Jedenfalls wurde Sipötz als neuer Landeshauptmann angelobt und Ende 1987 auch zum neuen Landesparteivorsitzenden gewählt. Im April 1988 bestätigte dann auch der Verfassungsgerichtshof die umstrittene und angefochtene Wahl.
Die positive Seite des Wahlergebnisses bestand darin, dass die nunmehr unsicheren Mehrheitsverhältnisse den Landtag erheblich aufwerteten. Im Landtag begann eine durch interessante Diskussionen belebte Phase der Arbeit an neuen Gesetzen, darunter das Objektivierungsgesetz für die Postenvergabe im öffentlichen Dienst. Es begann in dieser Zeit auch die Diskussion über eine Änderung des Wahlrechtes in Richtung mehr Persönlichkeits- und Direktwahl.
Die Regierungsverhandlungen gestalteten sich als äußerst schwierig, da die ÖVP zunächst das Personalreferat, die Wirtschaftsförderung, den Fremdenverkehr ... verlangte. Schließlich kam es aber doch überraschend einfach zu einem Übereinkommen. Sipötz: " Eine tragfähige Basis für eine konstruktive Zusammenarbeit in der neuen Legislaturperiode. Es wurde ein Weg gefunden, der für unser Land sicherlich die beste Lösung bedeutet." In einer Zusatzvereinbarung beschlossen ÖVP und SPÖ ein neues Objektivierungsgesetz.

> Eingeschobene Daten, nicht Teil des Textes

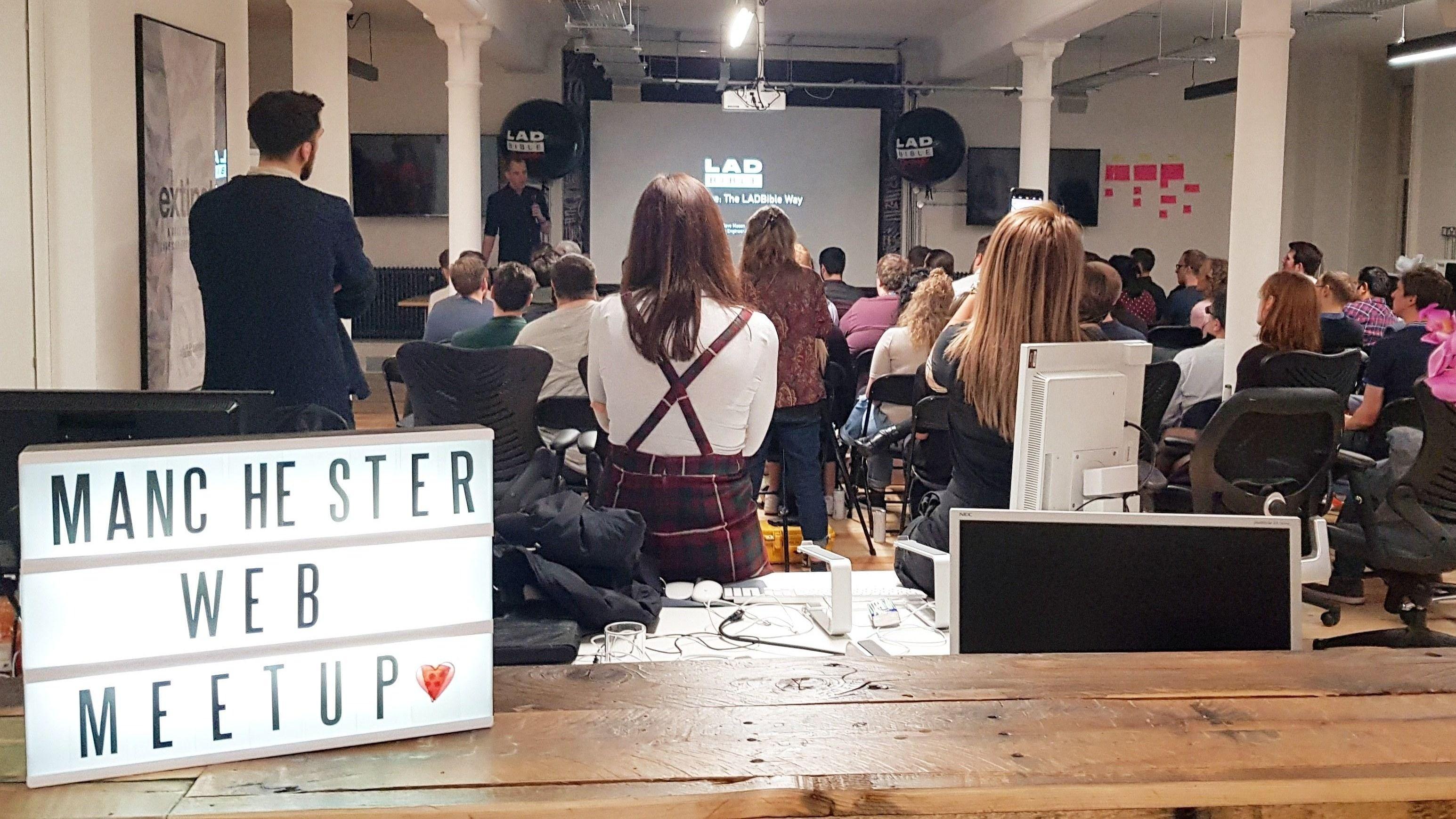Manchester Web Meetup #8 - Blogging as a Developer | React +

Es kam zu einer gemeinsamen Regierungserklärung und zu einem einstimmigen Beschluss über das Budget 1988. Sipötz kündigte als Hauptziel der neuen Regierung einen "Modernisierungsschub" an: aktive Arbeitsplatzpolitik, Ausbau der Verkehrswege für die Pendler, Arbeitnehmerförderung, neue Strukturen in der Landwirtschaft (neue, qualitätsbewußte Produktionsmethoden, Marketing und Werbung) und die Dorferneuerung. Objektivierung der Postenvergabe und Verwaltungsreform sollten weitere Ziele sein. Die Regierungserklärung stand unter dem Motto "Qualität Burgenland" .

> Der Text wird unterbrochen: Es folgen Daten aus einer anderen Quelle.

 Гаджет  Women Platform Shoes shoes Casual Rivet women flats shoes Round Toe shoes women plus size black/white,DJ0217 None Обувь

Die geplante Zusammenarbeit zwischen ÖVP und FPÖ wurde unter diesen Umständen bald beendet, die FPÖ kündigte den Pakt. Gregor Munzenrieder wurde zwar nicht aus seiner Partei ausgeschlossen, distanzierte sich aber immer mehr von seiner Fraktion, die aber ihrerseits durch den Übertritt des ÖVP-Mandatars Gabriel Wagner in den FPÖ-Klub Verstärkung erhielt. In dieser schwierigen Situation und nachdem die starken Emotionen abgeflaut waren kam es erneut zu einer Zusammenarbeit zwischen den Großparteien, die sich im Laufe des Jahres 1988 verstärkte.
Die Freiheitlichen wurden zunehmend isoliert und hatten nach der Aufkündigung des Abkommens mit der ÖVP auch keine Möglichkeit mehr, Gesetzesanträge einzubringen. Von den großen Regierungsvorhaben konnte nur wenig verwirklicht werden. Vor allem die Verwaltungsreform stockte, da die Beamtenschaft geschlossen Widerstand leistete; auch die Neuorganisation der BIBAG ging zunächst nur langsam voran; erst im Juli 1988 konnte der Vertrag unterzeichnet werden. In den Aufsichtsrat der neuen BIBAG zogen fünf Vertreter des Landes und je zwei der Handelskammer und der Hypobank ein. Die wirtschaftliche Entwicklung kam der politischen Wiederannäherung von SPÖ und ÖVP entgegen. Die Beschäftigungslage war günstig. Probleme bereitete allerdings der Umweltbereich, da hier die Kompetenzen zu sehr aufgesplittert waren. Ein Problem, das jahrelang ungelöst war, die Abwasserentsorgung des "Römersees" in Wiesen und der Siedlung des angrenzenden Keltenberges, konnte zwar durch entschlossenes Auftreten des "Umweltlandesrates" Ehrenhöfler gelöst werden, der Wunsch der ÖVP nach einer Novellierung des Kanalgesetzes brachte aber neue Schwierigkeiten.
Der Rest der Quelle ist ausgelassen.